そして、校長先生、ゴメンナサイ。もうちょっとだけ、本当にあとちょっとだけ、幸せな時間を続けさせてください。
「さあね、まだ五分くらいちゃうか」
「あはは、五分?」
「ああ、まだ二十五分も残っとる」
鼻の奥がツーンとしてくるような嬉しい返事。出会えて本当に良かった。
泉康平。そして立花佐智。同じ高校に通うバスケつながりの出来立てほやほやのカップル。結び付けてくれたキューピットは鬼と異名を持つバスケの顧問、角刈り頭のジョー。

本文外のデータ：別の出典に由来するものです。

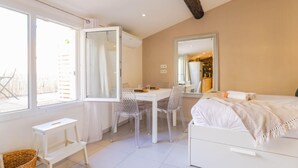 A modern bedroom with a large bed, a dining table with chairs, a small white desk, and a large mirror.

教官室で言われた言葉を私はぼんやりと思い出していた。
「泉ってな、髪黒くしてジーパンでもはいて街歩いたら結構なイケメン野郎だぞ、立花。背ぇ高いし、面倒見もいいし優しいしな、はっははは」
不思議な思い。見透かされていたようなと言うと聞こえが悪いけど、ひょっとすると城島先生には分かっていたのかも知れないな。そして、もっとひょっすると、母親も今日という日がどういう結末を辿るかを見据えていたのかも知れない。
もうすぐ昼間と夕方の境になる。気のせいに決まっているけど、太陽がいつもよりとても赤くて大きく見える。ゆっくりと沈んでいきながら祝福してくれているみたいだ。

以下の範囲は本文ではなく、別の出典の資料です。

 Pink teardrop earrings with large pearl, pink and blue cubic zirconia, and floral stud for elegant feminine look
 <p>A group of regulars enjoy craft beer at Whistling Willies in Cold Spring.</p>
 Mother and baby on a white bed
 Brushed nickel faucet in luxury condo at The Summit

二人の見つめる先には小高い丘も山もない。何にも邪魔されずに沈みゆく太陽を見ていられる。
校長室、行かない訳にはいかないかな。でも行かないなら行かないで先生の方から迎えに来てもらえるような、そんな気もする。
私の右手の上にそっと置かれた彼の大きな左手が、そのことを証明してくれているような気分だ。

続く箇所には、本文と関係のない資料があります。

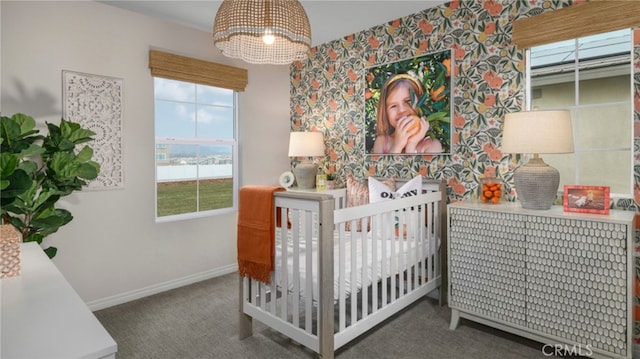 bedroom with a nursery area and dark colored carpet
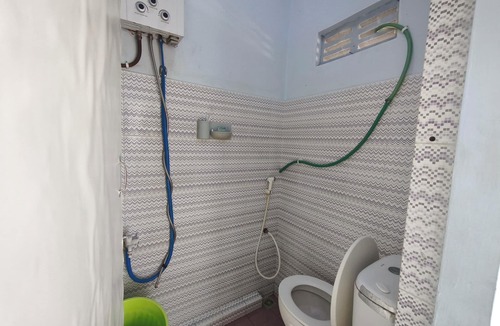 Dinoyo Hotel | OYO 95170 Purnama Baru Syariah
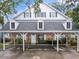 Two-story house with a carport and brick facade at 291 Winchester Way, Palm Harbor, FL 34684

ただ、単純にこのままの時を過ごして居たいと思っていた。車椅子の私にプレゼントされた神様からの大きな宝物、それはガッタンの衝撃を生まれて初めて消し去ってくれたクラスメート。心の中にスーッと入ってきて、私の心の中に自然に勝手に憑依しやがったみたいな感じ(ゴメン)
私はこれからリハビリを頑張る。
彼はこれから学校生活を頑張る。
そして、一緒に卒業する。
そして、生れて初めて信頼できた運命という素晴らしい言葉に、私たちの今後の全てを託そうと思う。私たち二人の今後の全てを委ねようと思う。
太陽が、夕方を焦がしながら沈んでいく。
明日までの宿題を私たちに残したまま・・・。